Ken Barrett (5 May 1938 – 7 June 2015) was an English footballer who played in the Football League for Aston Villa and Lincoln City.

==Career==
Barrett was spotted by former Aston Villa player Frank Shell as a 15-year-old playing for Stoke Works and invited for a trial for the club which led to him, in 1953, becoming a part-time professional whilst also working as an apprentice press toolmaker at the Longbridge plant. He worked his way up through the ranks at Villa Park, being signed as a professional by Eric Houghton and then making a sparkling debut by scoring both goals in the 2–1 home victory over Newcastle United on 4 October 1958. He followed that by scoring again in his second match, the 4–1 home defeat to West Bromwich Albion on 11 October 1958. In what would turn out to be his fifth and final appearance for the club, a 2–1 defeat at Luton Town on 1 November 1958, Barrett was informed of his selection by being awoken at his Bromsgrove home by a Police Officer and informed "Don't be alarmed son but you need to get your backside up to Villa Park, you're playing for Villa today at Luton, so you'd better get a move on!" Following the dismissal of Houghton as manager in November 1958, Barrett failed to make an appearance for his successor, Joe Mercer, and was released at the end of the 1958–59 season.
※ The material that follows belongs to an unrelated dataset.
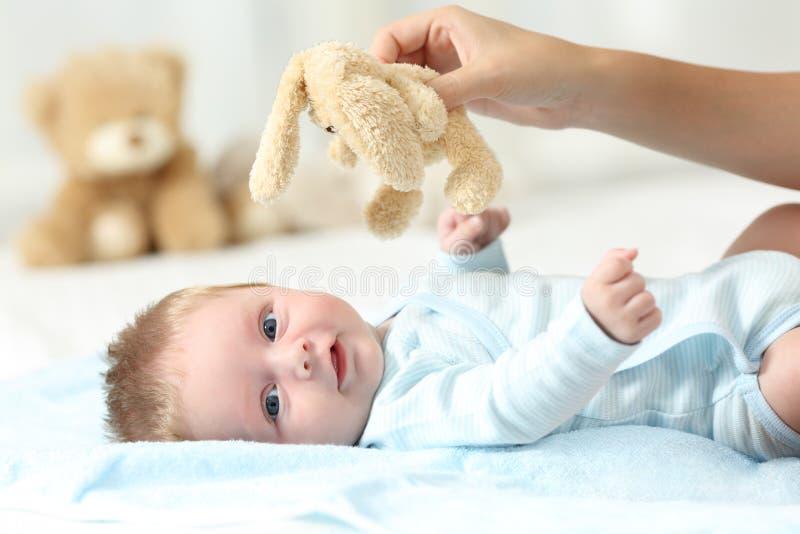 Übergeben Sie das Halten des Teddybären und des Babys Sie betrachtend lizenzfreies stockfoto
He joined Lincoln City in June 1959, debuting in the 2–1 away defeat to Swansea Town on 22 August 1959. After a second appearance he was dropped to the reserves and a call up for his National Service meant it would be 1961 before he appeared for the first team again. His national service saw him in the army and he was initially posted to Blandford Camp, appearing for Weymouth when army commitments allowed, and then Arborfield Garrison before being made a Physical Training Instructor and posted to Aldershot Garrison. He represented the army football team throughout his service, appearing alongside Jim Baxter. Following the completion of his service, he returned to Lincoln City's first team in September 1961 and the 1961–62 season would prove him most productive as he appeared 14 times in the Football League, scoring four times, as well as making one Football League Cup appearance. However, he only managed two appearances the following season which culminated in his release.

He linked up with Stourbridge for the 1963–64 season and in five seasons for the club scored 74 goals in around 200 games before retiring.

==Later life==
He spent the majority of his life residing in Bromsgrove before moving to Droitwich in his later years. He worked as bookmaker, running the Barrett and Husband shop in Aston Fields. A keen golfer, he was nicknamed the 'Greyhound' at his local course due to the speed at which he completed his rounds, he was also generous with his time to charities including attending regular Aston Villa Former Players Association golf days.